Supplied records:
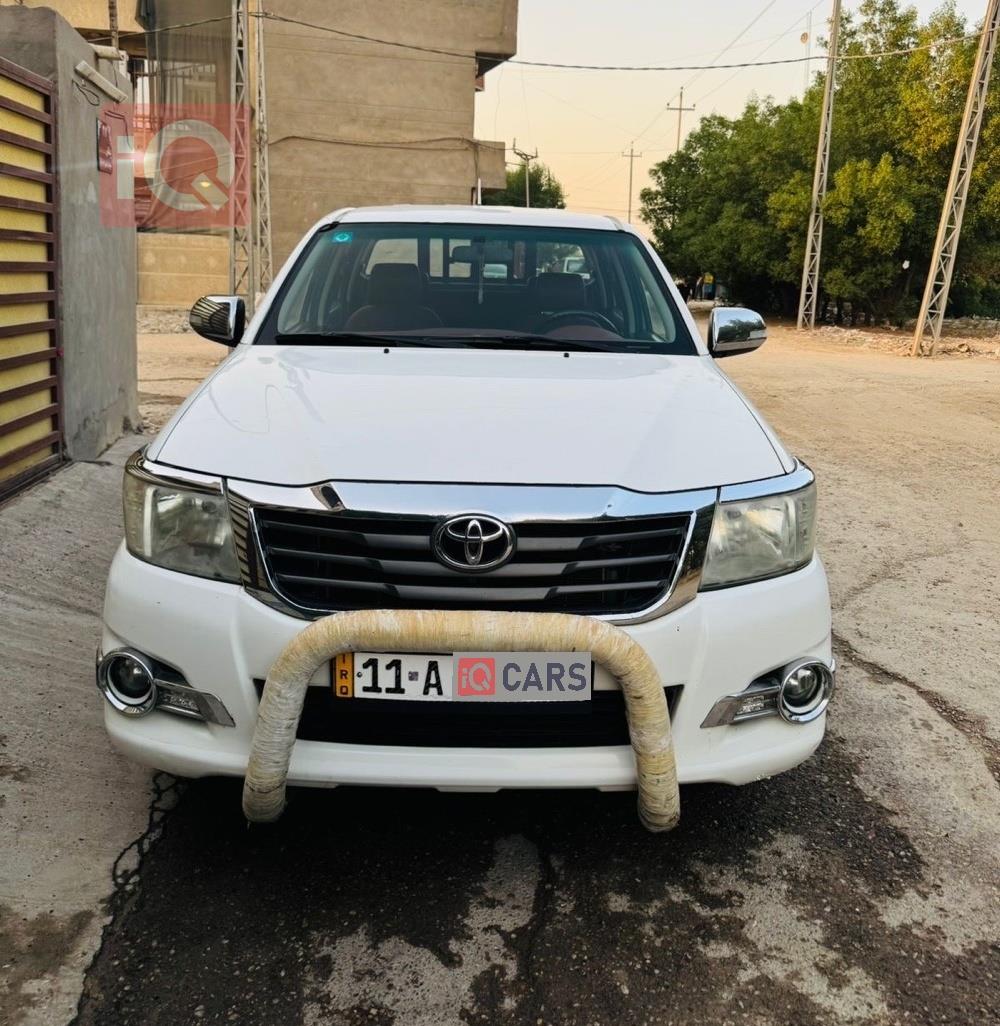 تويوتا هايلوكس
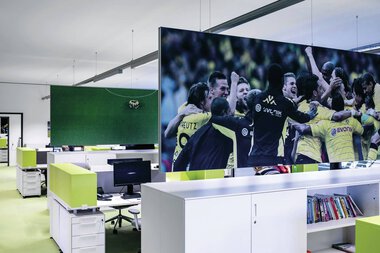 BVB Geschäftsstelle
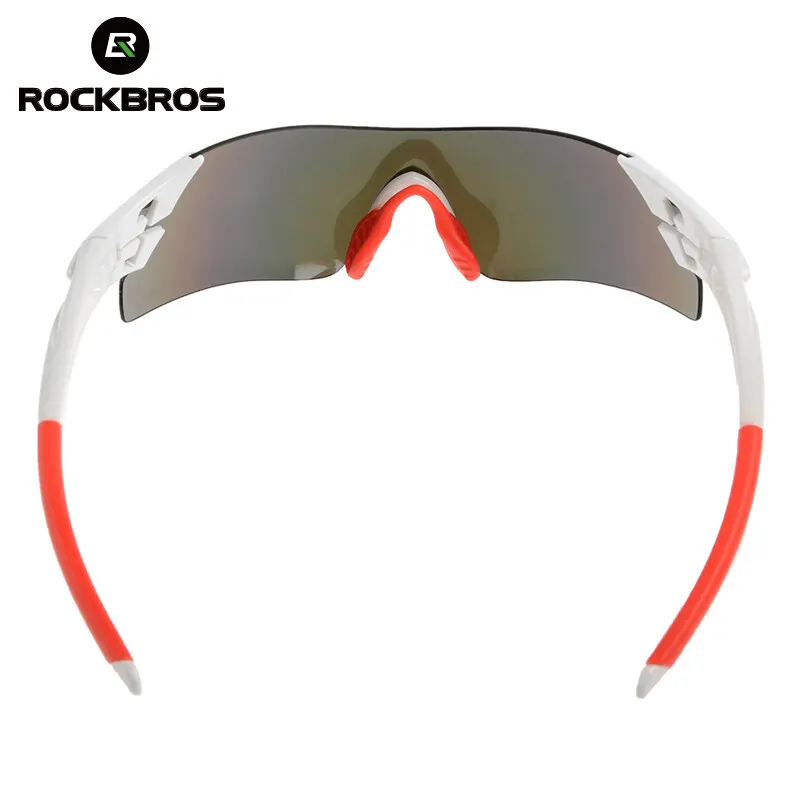 ROCKBROS Cycling Eyewear Glasses Men Sports Sunglasses UV400 Road MTB Mountain Bike Bicycle Glasses Riding Protection Goggles - image 1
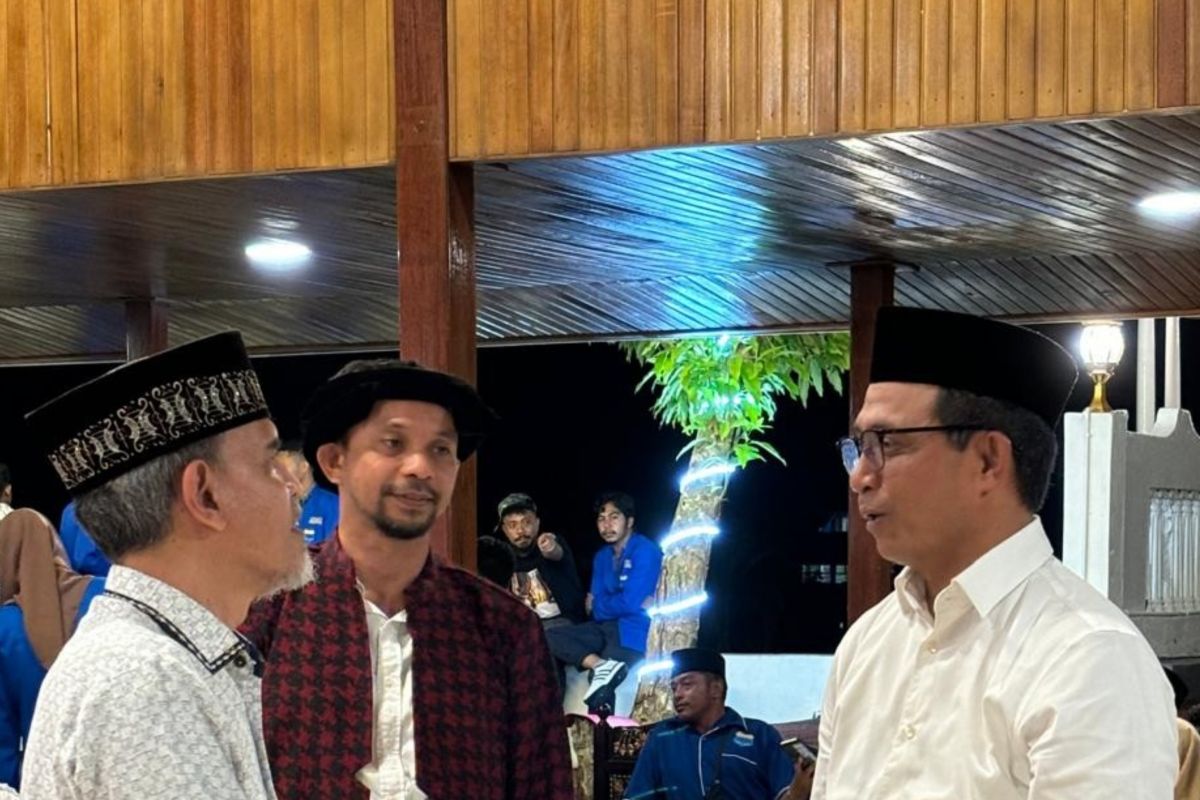 Kesultanan Ternate harap Pj Sekdaprov yang baru bantu benahi birokrasi di Malut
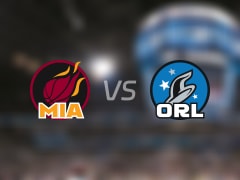 NBA季前赛热火vs魔术直播在线(2025年10月13日)
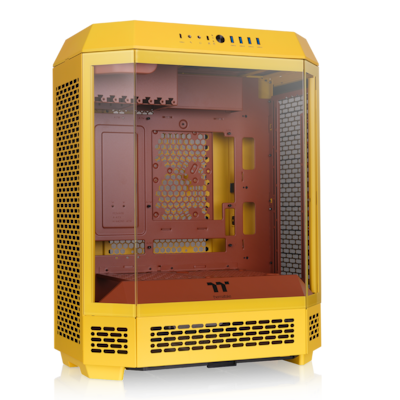 Thermaltake The Tower 600 Butter Caramel | PC-Gehäuse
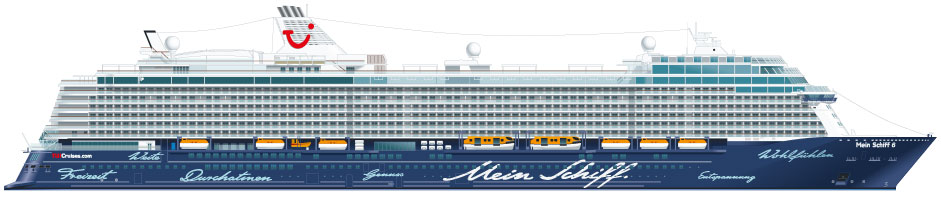 Mein Schiff Jetzt Mit Bordguthaben Von Seereisedienst Buchen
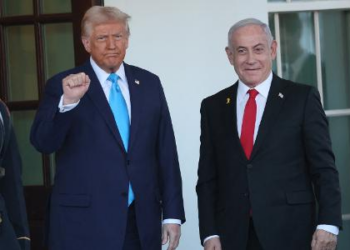 Trump diz que EUA devem 'tomar' a Faixa de Gaza dos palestinos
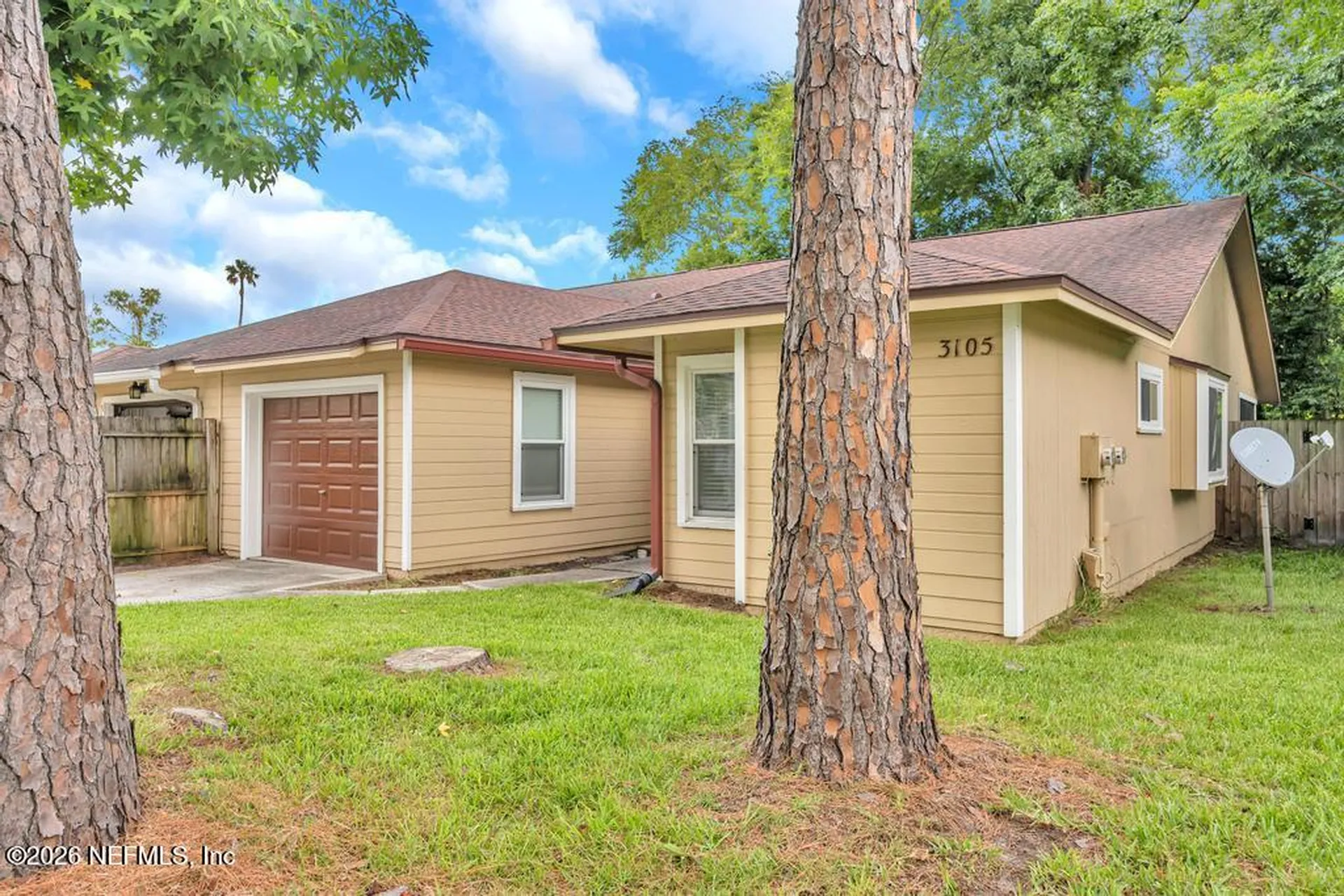 3105 Coral Reef Drive Jacksonville FL 32224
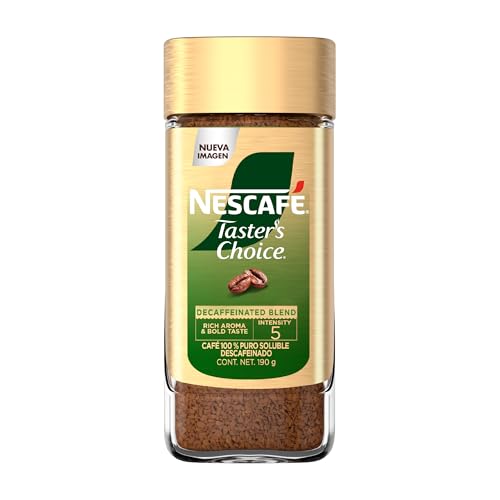 Nescafe Cafe Descafeinado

What the task requires: Reproduce each line of the data above word for word, but leave out the pictures.

Answer space:
 تويوتا هايلوكس
 BVB Geschäftsstelle
 ROCKBROS Cycling Eyewear Glasses Men Sports Sunglasses UV400 Road MTB Mountain Bike Bicycle Glasses Riding Protection Goggles - image 1
 Kesultanan Ternate harap Pj Sekdaprov yang baru bantu benahi birokrasi di Malut
 NBA季前赛热火vs魔术直播在线(2025年10月13日)
 Thermaltake The Tower 600 Butter Caramel | PC-Gehäuse
 Mein Schiff Jetzt Mit Bordguthaben Von Seereisedienst Buchen
 Trump diz que EUA devem 'tomar' a Faixa de Gaza dos palestinos
 3105 Coral Reef Drive Jacksonville FL 32224
 Nescafe Cafe Descafeinado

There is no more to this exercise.